The tour guide and the bus driver both checked out each tourist before they let the visitors climb down from the bus’s hatch onto the lunar regolith. Pancho’s helmet earphones filled with “oohs” and “lookit that!” as, one by one, the tourists stepped onto the ancient ground and kicked up puffs of dust that lingered lazily in the gentle gravity of the Moon.
“Look how bright my footprints are!” someone shouted excitedly.
The guide explained, “That’s because the topmost layer of the ground has been darkened by billions of years of exposure to hard radiation from the Sun and deep space. Your bootprints show the true color of the regolith underneath. Give ’em a few million years, though, and the prints will turn dark, too.”
For all the years she’d worked in space, Pancho had never been out on a Moonwalk. She found it fascinating, once she cut off the radio frequency that carried the tourists’ inane chatter and listened only to the prerecorded talk that guided visitors to the Ranger 9 site.
To outward appearances she was just another tourist from one of the three busloads that were being shepherded along the precisely-marked paths on the immense floor of Alphonsus. But Pancho knew that Martin Humphries was in one of the other buses, and her reason for being here was to report to him, not to sightsee.
She let the cluster of tourists move on ahead of her while she lingered near the parked buses. The canned tourguide explanation was telling her about the rilles that meandered near the site of the old spacecraft crash: sinuous cracks in the crater floor that sometimes vented out thin, ghostlike clouds of ammonia and methane.

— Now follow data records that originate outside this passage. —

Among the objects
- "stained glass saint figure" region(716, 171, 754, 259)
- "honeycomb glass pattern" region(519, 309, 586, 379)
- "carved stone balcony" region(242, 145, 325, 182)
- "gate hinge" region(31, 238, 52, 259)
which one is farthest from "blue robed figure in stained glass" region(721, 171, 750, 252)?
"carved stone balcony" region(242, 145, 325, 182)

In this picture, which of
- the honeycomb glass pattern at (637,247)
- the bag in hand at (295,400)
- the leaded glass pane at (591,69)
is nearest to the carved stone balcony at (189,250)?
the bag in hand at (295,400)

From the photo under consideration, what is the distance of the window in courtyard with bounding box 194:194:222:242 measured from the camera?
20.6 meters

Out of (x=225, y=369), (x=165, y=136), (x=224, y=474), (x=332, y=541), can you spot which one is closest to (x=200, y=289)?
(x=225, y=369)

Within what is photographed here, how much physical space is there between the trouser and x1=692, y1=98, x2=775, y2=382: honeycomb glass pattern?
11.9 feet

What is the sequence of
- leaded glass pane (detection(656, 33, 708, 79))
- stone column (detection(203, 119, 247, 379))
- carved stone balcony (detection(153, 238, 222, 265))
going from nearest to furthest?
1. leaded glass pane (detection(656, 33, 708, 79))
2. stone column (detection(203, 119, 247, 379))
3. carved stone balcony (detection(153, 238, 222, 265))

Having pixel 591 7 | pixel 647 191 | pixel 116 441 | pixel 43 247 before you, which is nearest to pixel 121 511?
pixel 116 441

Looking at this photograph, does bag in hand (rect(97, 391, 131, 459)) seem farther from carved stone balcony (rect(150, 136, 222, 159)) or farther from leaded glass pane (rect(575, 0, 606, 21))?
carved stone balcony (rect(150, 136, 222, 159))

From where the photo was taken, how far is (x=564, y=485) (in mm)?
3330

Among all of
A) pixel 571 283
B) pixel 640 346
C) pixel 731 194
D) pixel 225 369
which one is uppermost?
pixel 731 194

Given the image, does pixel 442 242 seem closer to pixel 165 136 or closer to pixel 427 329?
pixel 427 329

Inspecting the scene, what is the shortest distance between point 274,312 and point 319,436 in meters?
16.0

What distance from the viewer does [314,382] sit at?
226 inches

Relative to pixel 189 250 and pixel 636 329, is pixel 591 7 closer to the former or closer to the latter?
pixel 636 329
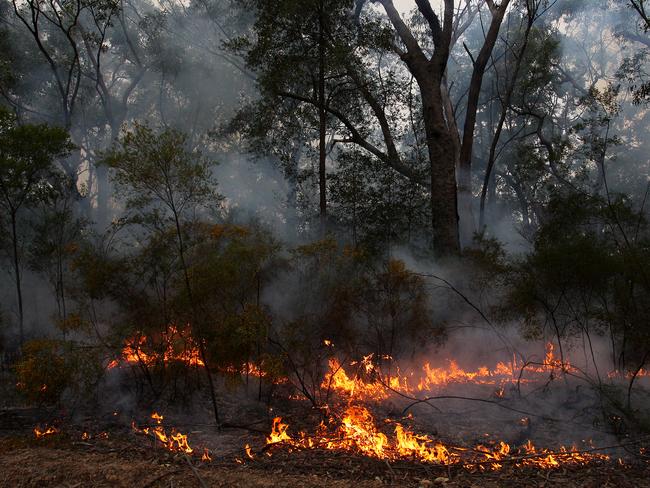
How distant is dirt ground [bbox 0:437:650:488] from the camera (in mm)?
5062

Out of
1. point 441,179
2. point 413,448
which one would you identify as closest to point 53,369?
point 413,448

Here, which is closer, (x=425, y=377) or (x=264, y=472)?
(x=264, y=472)

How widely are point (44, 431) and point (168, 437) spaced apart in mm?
1745

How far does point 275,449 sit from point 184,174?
383cm

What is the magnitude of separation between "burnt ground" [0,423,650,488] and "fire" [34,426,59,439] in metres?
0.61

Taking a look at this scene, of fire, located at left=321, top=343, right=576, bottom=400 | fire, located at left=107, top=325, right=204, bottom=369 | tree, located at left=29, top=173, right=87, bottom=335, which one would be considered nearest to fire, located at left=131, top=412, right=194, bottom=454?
fire, located at left=107, top=325, right=204, bottom=369

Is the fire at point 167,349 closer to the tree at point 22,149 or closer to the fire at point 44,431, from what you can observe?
the fire at point 44,431

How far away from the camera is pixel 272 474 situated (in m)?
5.35

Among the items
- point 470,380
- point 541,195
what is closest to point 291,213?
point 541,195

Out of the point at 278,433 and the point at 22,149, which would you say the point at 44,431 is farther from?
the point at 22,149

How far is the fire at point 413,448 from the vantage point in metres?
5.53

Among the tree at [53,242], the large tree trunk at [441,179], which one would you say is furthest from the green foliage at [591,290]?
the tree at [53,242]

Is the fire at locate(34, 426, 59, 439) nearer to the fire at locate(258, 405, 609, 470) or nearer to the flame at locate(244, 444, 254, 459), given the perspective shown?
the flame at locate(244, 444, 254, 459)

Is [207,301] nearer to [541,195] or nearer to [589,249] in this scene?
[589,249]
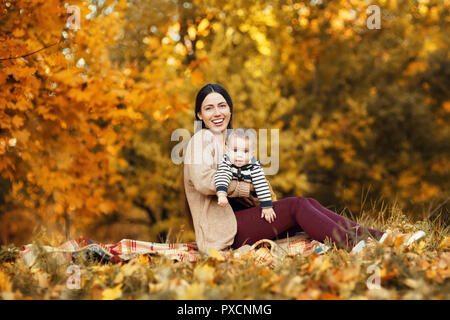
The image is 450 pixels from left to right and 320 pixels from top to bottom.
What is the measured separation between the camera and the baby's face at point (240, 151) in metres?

“One of the reasons for locating the original Moonbase in Alphonsus’s ringwall mountains was the hope of utilizing these volatiles for—”
She saw Humphries shuffling toward her, kicking up clouds of dust as if it didn’t matter. It had to be him, she thought, because his spacesuit was different from the ones issued to the tourists. Not different enough to be obvious to the tenderfeet, but Pancho recognized the slightly wider, heavier build of the suit and the tiny servo motors at the joints that helped the wearer move the more massive arms and legs. Extra armor, she thought. He must worry about radiation up here.
Humphries had no name tag plastered to the torso of his suit, and until he was close enough to touch helmets she could not see into his heavily-tinted visor to identify his face. But he walked right up to her, kicking up the dust, until he almost bumped his helmet against hers. She recognized his features through the visor: round and snubby-nosed, like some freckle-faced kid, but with those cold, hard eyes peering at her.
Pancho lifted her left wrist and poised her right hand over the comm keyboard, asking Humphries in pantomime which radio frequency he wanted to use. He held up a gloved hand and she saw that he was holding a coiled wire in it. Slowly, with the deliberate care of a person who was not accustomed to working in a spacesuit, he fitted one end of the wire into the receptacle built into the side of his helmet. He held out the other end. Pancho took it and plugged into her own helmet.
“Okay,” she heard Humphries’s voice, almost as clearly as if they were in a comfortable room, “now we can talk without anyone tapping into our conversation.”
Pancho remembered her childhood, when she and some of the neighborhood kids would create telephone links out of old paper cups and lengths of waxed string. They were using the same principle, linking their helmets with the wire so they could converse without using their suit radios. This’ll work, Pancho thought, as long as we don’t move too far apart. She judged the wire connecting their helmets to be no more than three meters long.
“You worried about eavesdroppers?” she asked Humphries.
“Not especially, but why take a chance you don’t have to?”
That made sense, a little. “Why couldn’t we meet down at your place, like usual?”
“Because it’s not a good idea for you to be seen going down there so often, that’s why,” Humphries replied testily. “How long do you think it would be before Dan Randolph finds out you’re coming to my residence on a regular basis?”